EXERCISE INSTRUCTIONS: The required result is the exact run of lines beginning at the one containing "How far away" and ending at the last line of the entries.

EXTRACTED MATERIAL:

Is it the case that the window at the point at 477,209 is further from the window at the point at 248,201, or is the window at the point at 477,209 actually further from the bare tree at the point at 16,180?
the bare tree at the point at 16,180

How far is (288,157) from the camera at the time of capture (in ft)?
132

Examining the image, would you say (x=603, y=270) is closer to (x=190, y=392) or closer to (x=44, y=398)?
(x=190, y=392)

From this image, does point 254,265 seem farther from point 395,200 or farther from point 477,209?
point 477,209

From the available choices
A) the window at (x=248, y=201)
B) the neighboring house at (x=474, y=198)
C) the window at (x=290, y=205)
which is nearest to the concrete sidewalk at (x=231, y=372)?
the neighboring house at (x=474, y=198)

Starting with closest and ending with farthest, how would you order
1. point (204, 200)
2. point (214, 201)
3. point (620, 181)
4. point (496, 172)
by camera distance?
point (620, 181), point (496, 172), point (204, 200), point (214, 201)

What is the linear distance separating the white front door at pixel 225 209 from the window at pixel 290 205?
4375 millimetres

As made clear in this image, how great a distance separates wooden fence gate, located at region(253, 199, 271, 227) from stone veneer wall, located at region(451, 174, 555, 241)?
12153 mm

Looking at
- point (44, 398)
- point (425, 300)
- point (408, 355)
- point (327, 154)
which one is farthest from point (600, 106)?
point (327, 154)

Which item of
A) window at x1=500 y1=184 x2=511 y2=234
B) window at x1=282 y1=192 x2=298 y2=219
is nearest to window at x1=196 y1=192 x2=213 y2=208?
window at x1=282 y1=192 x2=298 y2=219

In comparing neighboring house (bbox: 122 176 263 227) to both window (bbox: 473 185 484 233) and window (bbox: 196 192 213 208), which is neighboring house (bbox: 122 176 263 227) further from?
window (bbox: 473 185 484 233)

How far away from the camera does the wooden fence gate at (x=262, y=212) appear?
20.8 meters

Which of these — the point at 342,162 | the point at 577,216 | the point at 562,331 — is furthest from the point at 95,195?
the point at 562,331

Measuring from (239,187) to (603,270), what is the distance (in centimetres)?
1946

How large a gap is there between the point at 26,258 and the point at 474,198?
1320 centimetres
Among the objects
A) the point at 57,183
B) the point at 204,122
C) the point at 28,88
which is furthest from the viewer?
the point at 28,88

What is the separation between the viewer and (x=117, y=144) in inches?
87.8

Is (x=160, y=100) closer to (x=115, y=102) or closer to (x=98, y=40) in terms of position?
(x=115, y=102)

REPLY:
How far away from the camera does the wooden fence gate at (x=262, y=212) appear?
20.8 meters

Which of these — the point at 342,162 | the point at 577,216 | the point at 562,331 — is furthest from the point at 95,195?
the point at 562,331

Measuring from (239,187) to (603,270), what is the distance (in centimetres)?
1946

How large a gap is there between the point at 26,258 and the point at 474,198?
1320 centimetres
Among the objects
A) the point at 57,183
B) the point at 204,122
C) the point at 28,88
which is furthest from the viewer?
the point at 28,88

What is the separation between the viewer and (x=117, y=144) in inches?
87.8

Is (x=160, y=100) closer to (x=115, y=102) or closer to (x=98, y=40) in terms of position?
(x=115, y=102)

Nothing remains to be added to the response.